Oh yeah I tried that but couldn't find a substitution # for x because none of them worked:(

Answer 6

In that case, there is no clear INTEGER solution

Answer 7

di u find any answer to the equation?

Answer 8

If you couldnt find any integer solution, it is probably sufficient to answer that there is no solution. Unless you are in university, taking at least second year linear algebra course.

Answer 9

In which case, we can talk about a theorem that gives us noninteger solutions. (it is sort of similar to quadratic formula in essence).

Answer 10

I thought with all quartic equations, the roots would always be
all 4 real OR
all 4 complex (imaginary) OR
2 real roots and 2 complex (imaginary) roots.
I don't think it ever winds up with just 1 real root.

Answer 11

You'll get two quadratic factors, one with 2 reals, the other with 2 imaginary.

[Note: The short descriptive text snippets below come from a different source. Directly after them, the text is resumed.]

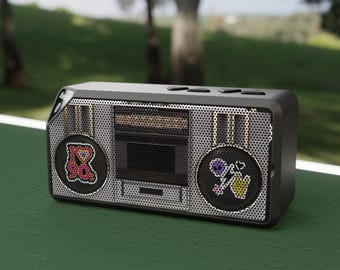 Może przedstawiać: Czarny i srebrny boombox z ozdobnymi naszywkami. Naszywki zawierają serce z napisem "I ❤️ 90s" i kwiat z symbolem pokoju. Boombox ma siatkową osłonę głośnika i retro design.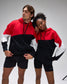 Two people wearing matching red, black, and white hoodies and shorts on a gray background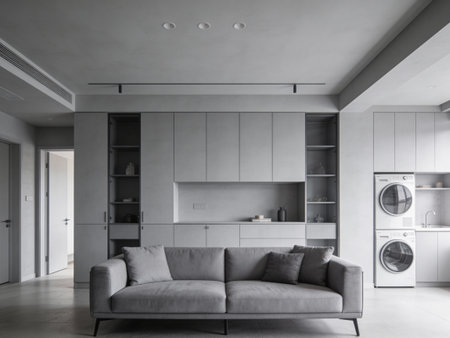Interior of modern kitchen with gray walls, concrete floor, grey sofa and white cupboards. 3d...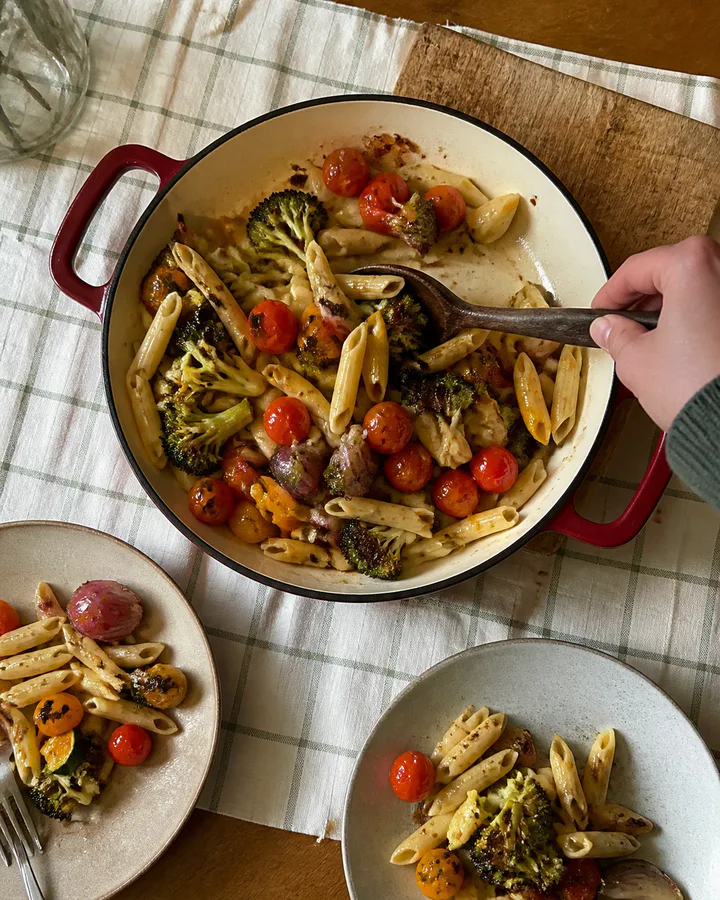 Customer serving pasta and roasted vegetables from a red skillet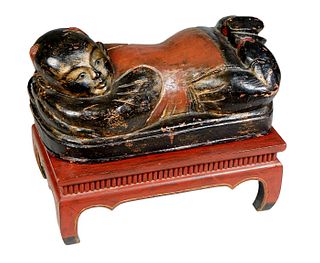 Large Chinese Carved Wooden Reclining Happy Hotei, 19th c., with traces of original gold and black paint, on a later polychromed red wooden stand, Fig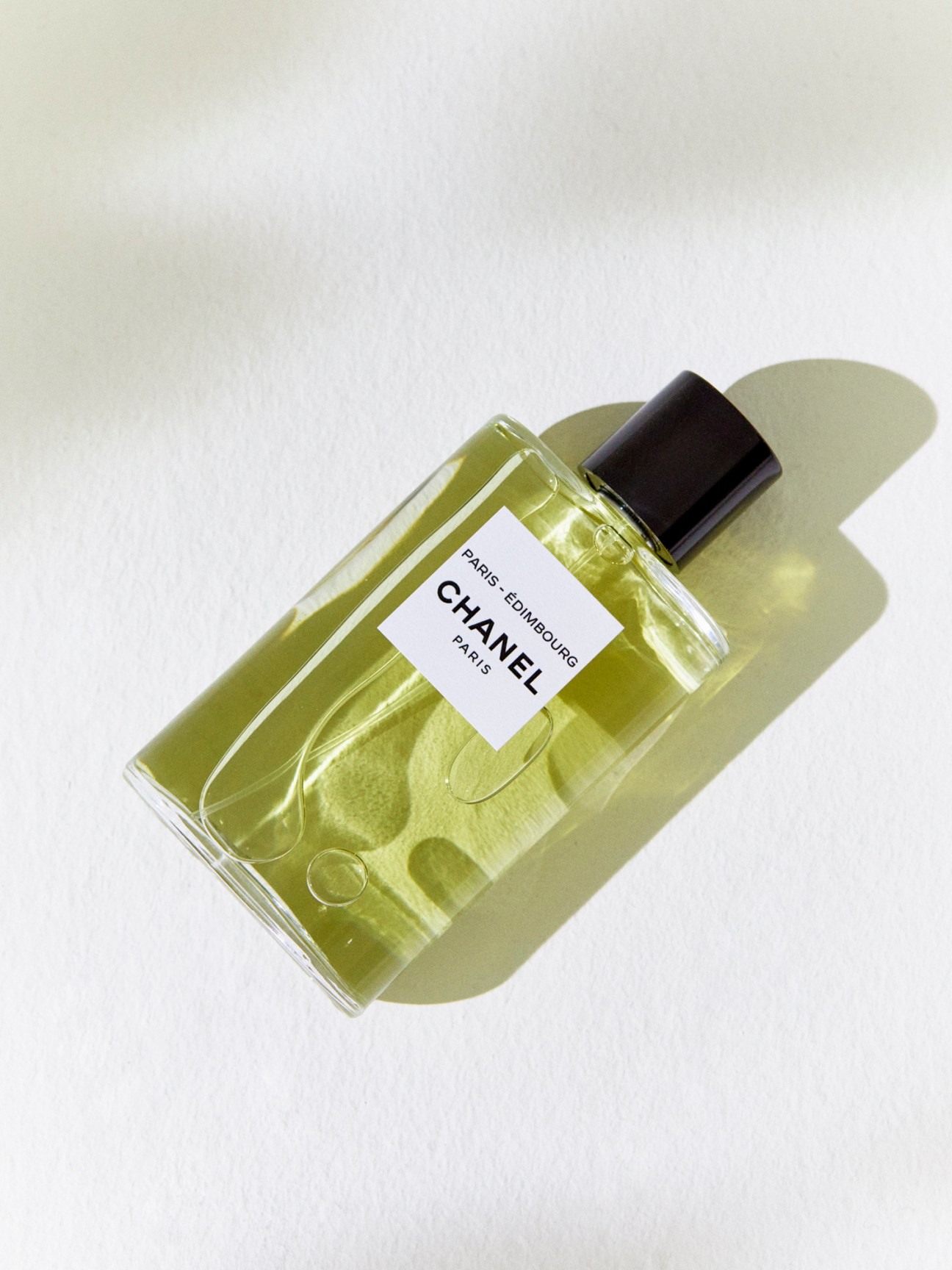 Green tinted glass perfume bottle with black cap and white Chanel Paris-Édimbourg label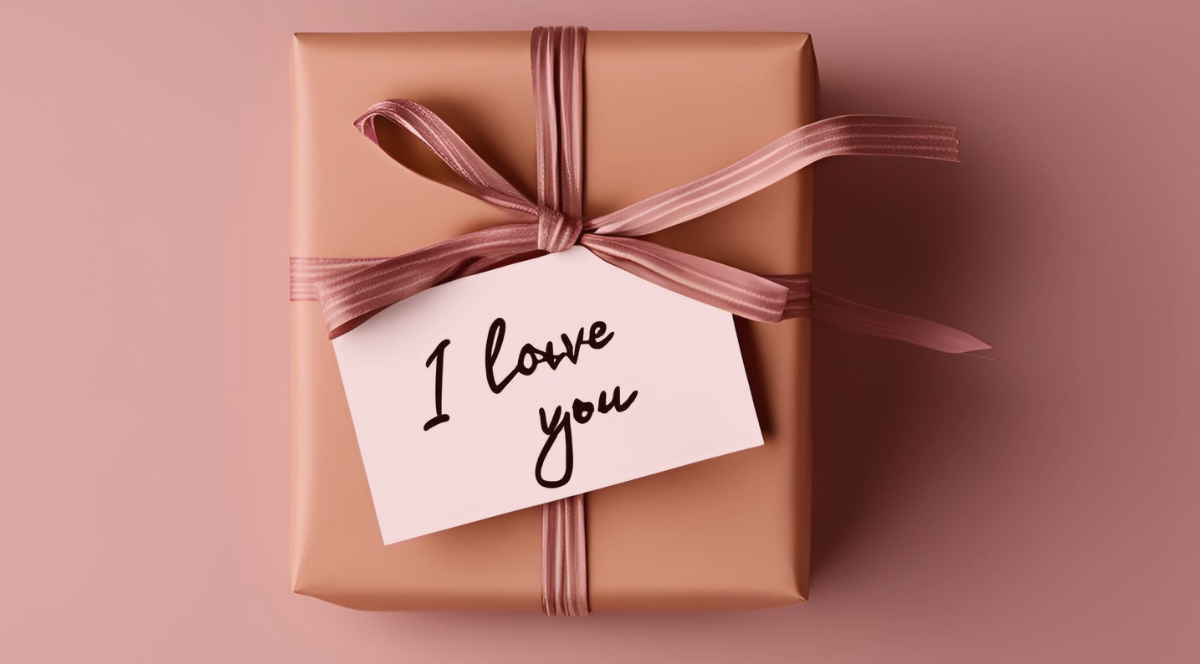 Caja de regalo envuelta con un lazo y una nota que dice I love you.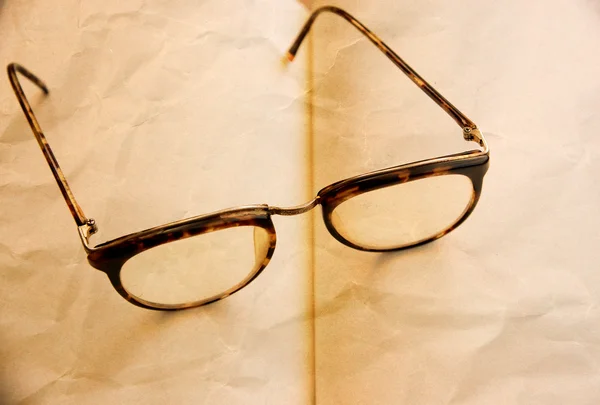 Old style eyeglasses on the vintage paper — Stockfoto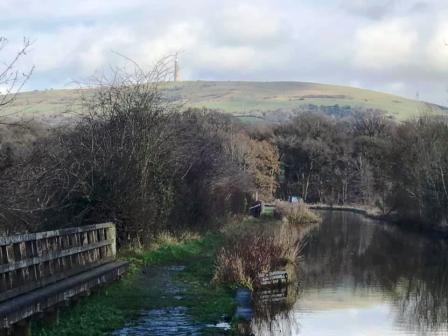 Walking along the Macclesfield Canal towpath, with Croker Hill in the background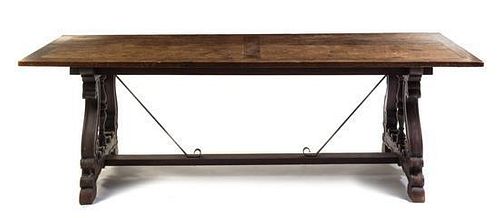 A Spanish Baroque Walnut and Iron Trestle Table Height 29 1/2 x width 35 1/2 x depth 94 3/4 inches.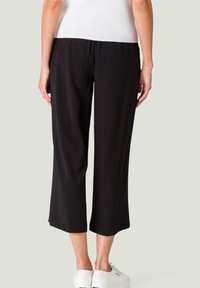 Zwarte cropped broek van zachte stof, met een ontspannen pasvorm en een wijde pijp, een gladde textuur en een eenvoudige afwerking van de zoom.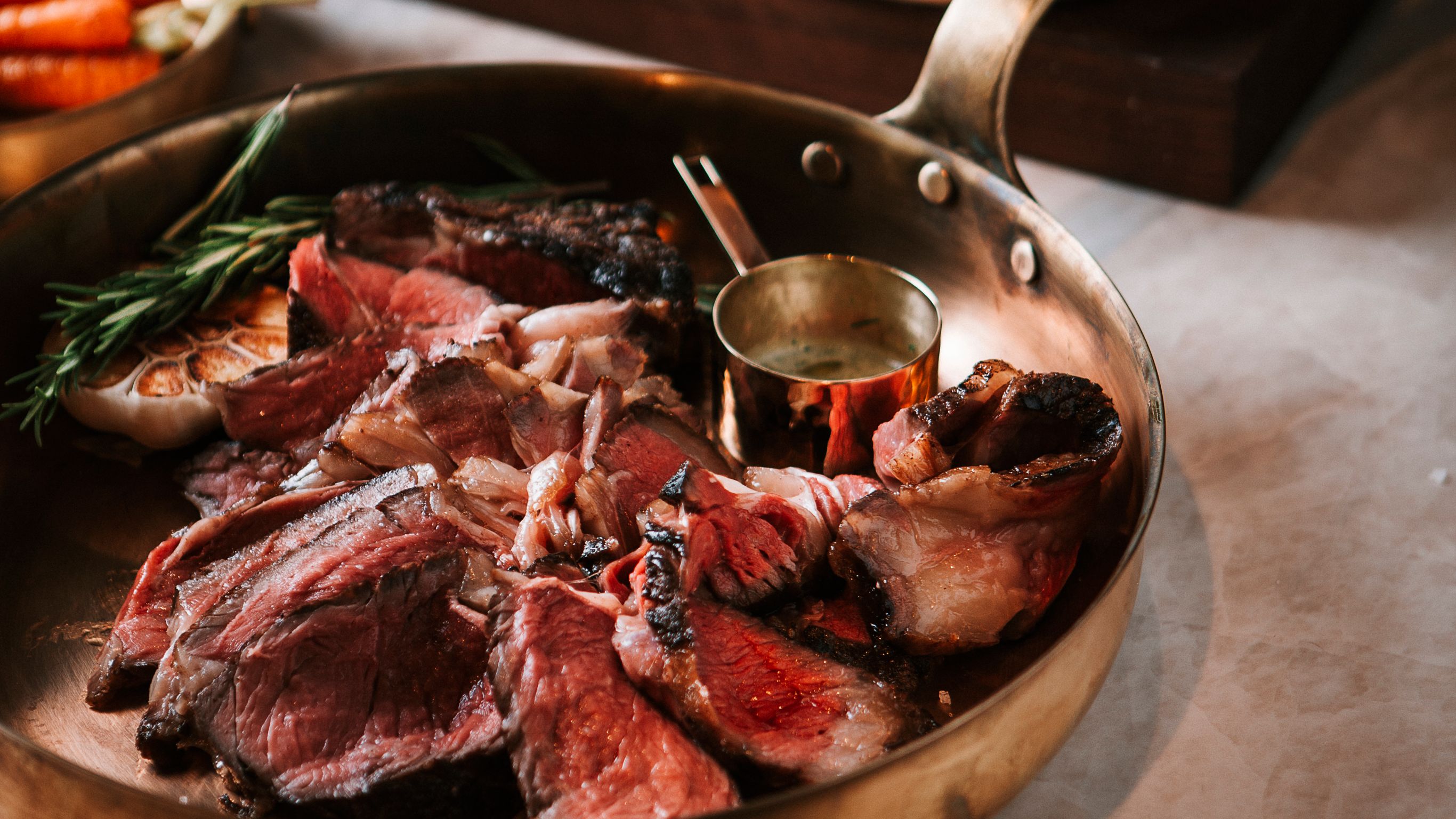 Pan with sliced meat, herbs, and garlic, accompanied by a small container of sauce.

Here are the factors: (x^2-3 x+4) (x^2-x-4) = 0

Answer 12

Gee, I don't know how you factored that but the right hand equation contains two real roots.
x² -x -4 =0
The quadratic formula gives these results:
2.56155281280883
-1.56155281280883

Notice that the decimal portion of both roots is exactly the same?
Well, anyway there's 2 real roots

Answer 13

Here's one way to factor the quartic:
http://www.sosmath.com/algebra/factor/fac12/fac12.html
I found wolfram a lot more convenient though.

Answer 14

If nothing else, factoring that quartic really brings this problem to a conclusion.

As for the complex (imaginary) roots solving for x^2-3 x+4:
x= [-(-3) ± sqrt(9 - 4*1*4)] / 2*1
x = 3 ±sqrt(9 -16) / 2
x = (3 ±sqrt(-7)) / 2

x = 1.5 plus sqrt(-7)/2
x = 1.5 minus sqrt(-7)/2